A complex artificial intelligence program developed by DeepMind, a London-based company which was acquired by Google last year for $400 million, mastered classic ATARI video games, like Breakout, Video Pinball, and Space Invaders. It was so effective that it outperformed professional game testers in 29 of the 49 games it tried out. As is the case with such demonstrations, there’s more to it than just humiliating humans. The same algorithms could be used to develop and improve autonomous robots or self-driving cars.
What’s so special about a computer program beating a human at video games? It’s a sensible question. A computer program which knows all the inner workings of a video game can navigate it with ease. It would be like a god, knowing beforehand whatever would happen in the game, because it knows all the sequence and has all the info. It’s the perfect deterministic universe. But the artificial intelligence written by DeepMind engineers played the game more like a human, than a computer program – it learned how to do it, step by step. The only information it was supplied for any of the 49 games were pixels, scores and available actions. That’s it.
This was possible using the deep Q-network (DQN) algorithm, which is actually a combo of two major architectures in machine learning: deep learning and deep reinforcement learning. Deep learning can already be found in a lot of software and, of course, web apps. This is how Google and Facebook know which ads to serve best, for instance. Deep reinforcement learning is a bit difference since it involves making the software better and better with each instance by employing a system of rewards. Doggy, sit. Good, boy!
“Strikingly, DQN was able to work straight ‘out of the box’ across all these games,” DeepMind’s Dharshan Kumaran and Demis Hassabis wrote in a blog post.
IBM’s Deep Blue or Watson, the supercomputer programs which beat Garry Kasparov at chess and record holding Jeopardy! champions, respectively, are often heralded as being at the cutting edge of artificial intelligence. Put Deep Blue out of its chess framework, however, and it’s like a fish out of water. DQN is different. It’s versatile and can adapt to multiple objectives. Sure, it’s like a fish out of water too, but not for long. It struggles and struggles until it grows lungs.
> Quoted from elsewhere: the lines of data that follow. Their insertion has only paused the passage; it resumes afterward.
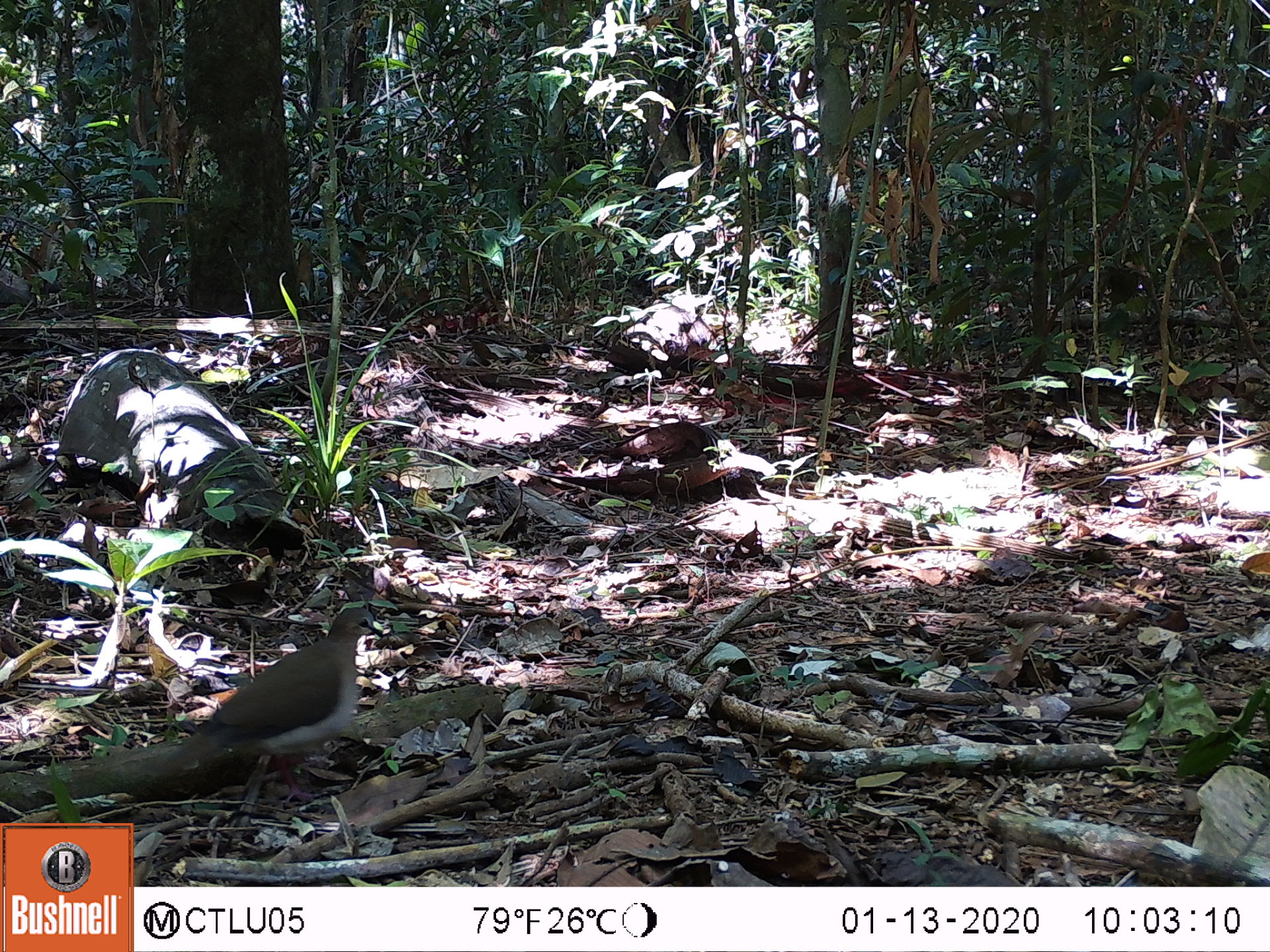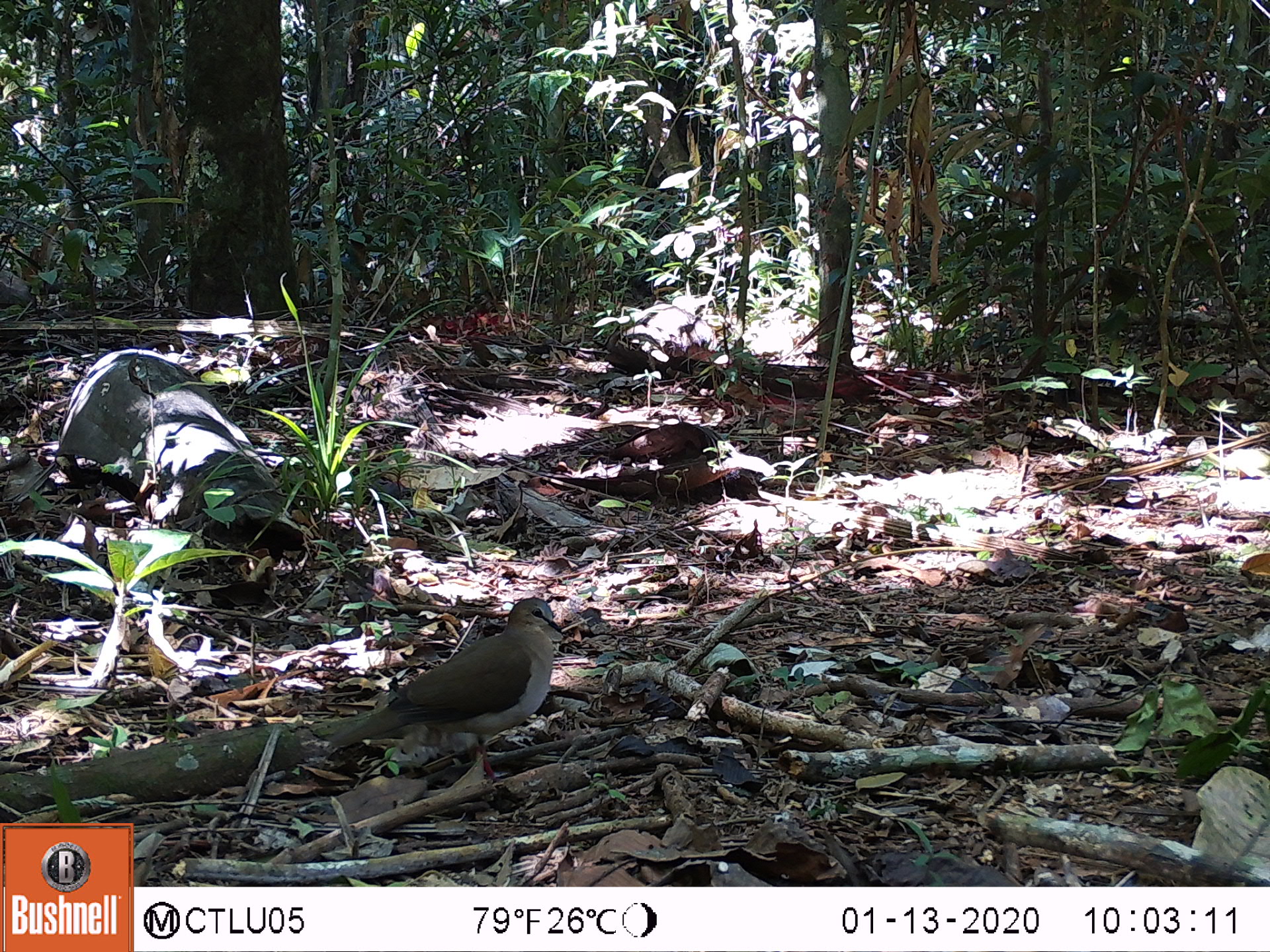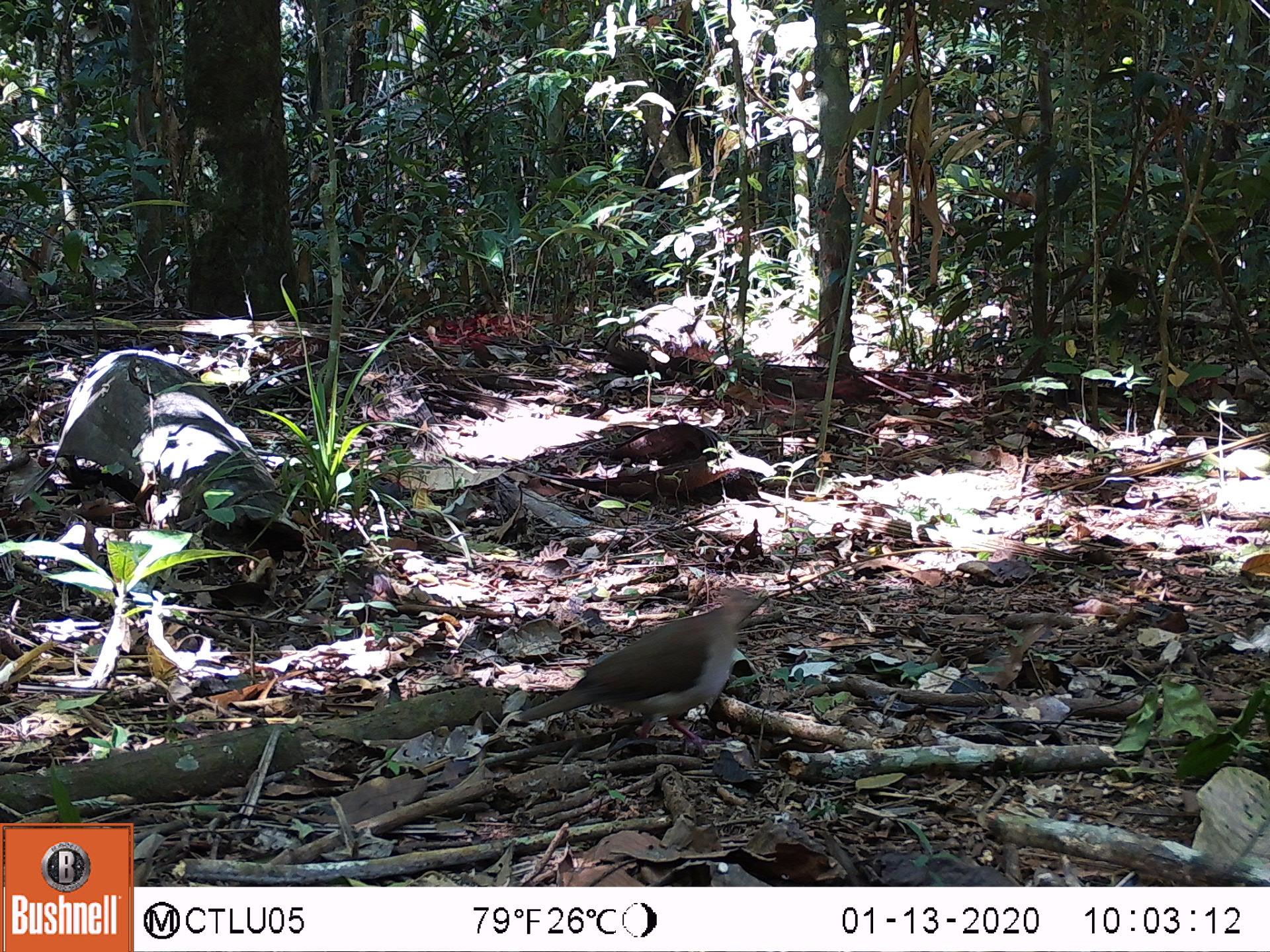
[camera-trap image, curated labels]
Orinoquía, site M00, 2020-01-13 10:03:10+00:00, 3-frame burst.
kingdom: Animalia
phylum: Chordata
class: Aves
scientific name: Aves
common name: bird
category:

Check out the video below to get an idea of how DQN mastered Breakout (via BBC).
DQN wasn’t all that good in all kinds of video games. It behaved marvelously when faced with instantaneous decision making, like when playing pinball. When it had to plan long-term – climbing down ladders and then jumping skeletons in order to retrieve keys in Montezuma’s Revenge, for instance – it behaved very poorly. DeepMind engineers are confident they can make the algorithm even better and hope that in 18 to 24 months they can implement it in real-life situations. Google’s self-driving cars are already amazing, and with DQN these could turn out even better. Machine learning shines when matched with robotics, though. Google didn’t buy Boston Dynamics for nothing. It’s all part of a greater scheme it seems. Ultimately DQN, and others like it, could make its greatest contribution by teaching us about ourselves.
” [..] it may even help scientists better understand the process by which humans learn,” Kumaran and Hassabis said, citing physicist Richard Feynman, who famously said, “What I cannot create, I do not understand.”
The algorithm and its video game performance were detailed in a paper published in Nature.